Exercise directions –
Copy the passage on vehicle-grid integration word for word, starting at "Vehicle-grid integration (VGI)" and ending at "the electricity grid.".

Document text –

Vehicle-grid integration (VGI) strategies are critical to infrastructure planning for trucks. VGI refers to how EVs become part of the complex electric power system through both managing how EVs are charged and, for bidirectional charging-capable EV, managing how energy stored in an EV can be used to power other things, such as providing backup power or putting energy back on the electricity grid.
VGI can also be used to reduce the need for upgrades that would otherwise be necessary. In the simplest case, managing truck charging loads to shift them away from peak demand times for the grid as a whole and/or on the local distribution circuit can reduce the size of the grid upgrade needed to serve charging needs at particular site. That is because the grid has to be built up to accommodate peak demand—the moment of highest electricity use for the year. The potential for VGI to reduce the need for grid upgrades can be enhanced where electric trucks are able to export power back to the grid at peak times (while prioritizing the needs of the truck duty cycle, of course). In this way, intentional VGI, even in its simple forms, can help reduce the scale of the infrastructure deployment challenge.

Source material –

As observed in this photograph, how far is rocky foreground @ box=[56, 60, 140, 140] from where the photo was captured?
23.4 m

Response to this exercise –
Vehicle-grid integration (VGI) strategies are critical to infrastructure planning for trucks. VGI refers to how EVs become part of the complex electric power system through both managing how EVs are charged and, for bidirectional charging-capable EV, managing how energy stored in an EV can be used to power other things, such as providing backup power or putting energy back on the electricity grid.